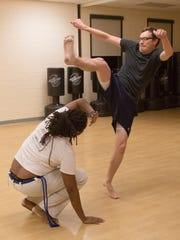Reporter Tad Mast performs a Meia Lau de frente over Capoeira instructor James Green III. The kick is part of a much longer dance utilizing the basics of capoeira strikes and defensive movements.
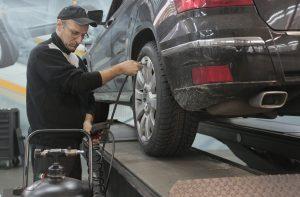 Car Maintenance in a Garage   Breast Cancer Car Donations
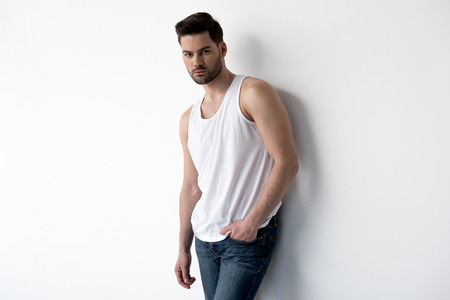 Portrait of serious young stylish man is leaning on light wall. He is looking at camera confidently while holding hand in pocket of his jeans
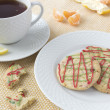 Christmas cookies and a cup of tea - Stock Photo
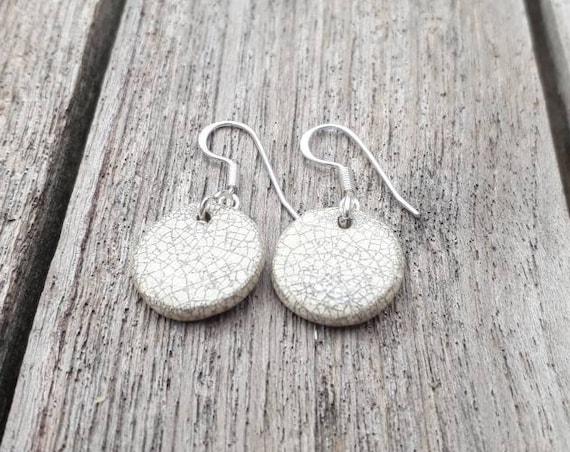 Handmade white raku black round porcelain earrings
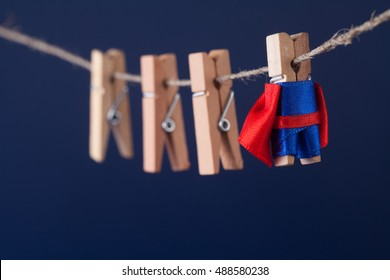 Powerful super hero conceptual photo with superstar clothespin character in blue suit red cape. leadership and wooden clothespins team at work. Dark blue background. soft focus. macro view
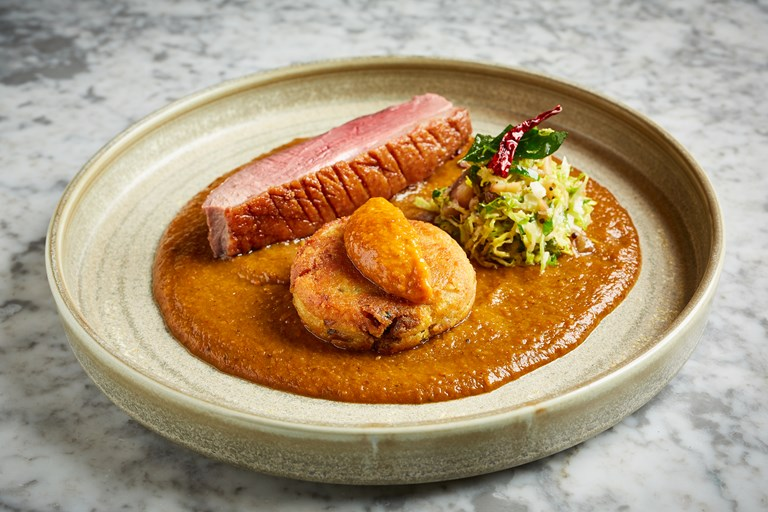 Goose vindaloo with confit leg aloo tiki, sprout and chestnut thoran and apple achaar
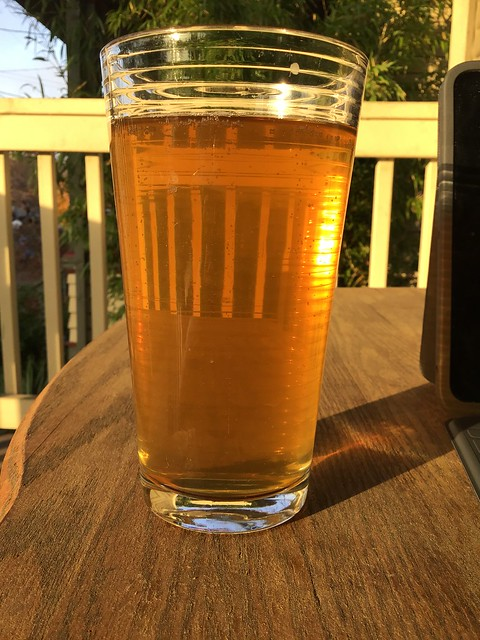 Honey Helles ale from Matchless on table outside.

══════════════════════════════

Problem statement
Leave the images out and output the remaining material exactly as it stands.

Result for this task
Reporter Tad Mast performs a Meia Lau de frente over Capoeira instructor James Green III. The kick is part of a much longer dance utilizing the basics of capoeira strikes and defensive movements.
 Car Maintenance in a Garage   Breast Cancer Car Donations
 Portrait of serious young stylish man is leaning on light wall. He is looking at camera confidently while holding hand in pocket of his jeans
 Christmas cookies and a cup of tea - Stock Photo
 Handmade white raku black round porcelain earrings
 Powerful super hero conceptual photo with superstar clothespin character in blue suit red cape. leadership and wooden clothespins team at work. Dark blue background. soft focus. macro view
 Goose vindaloo with confit leg aloo tiki, sprout and chestnut thoran and apple achaar
 Honey Helles ale from Matchless on table outside.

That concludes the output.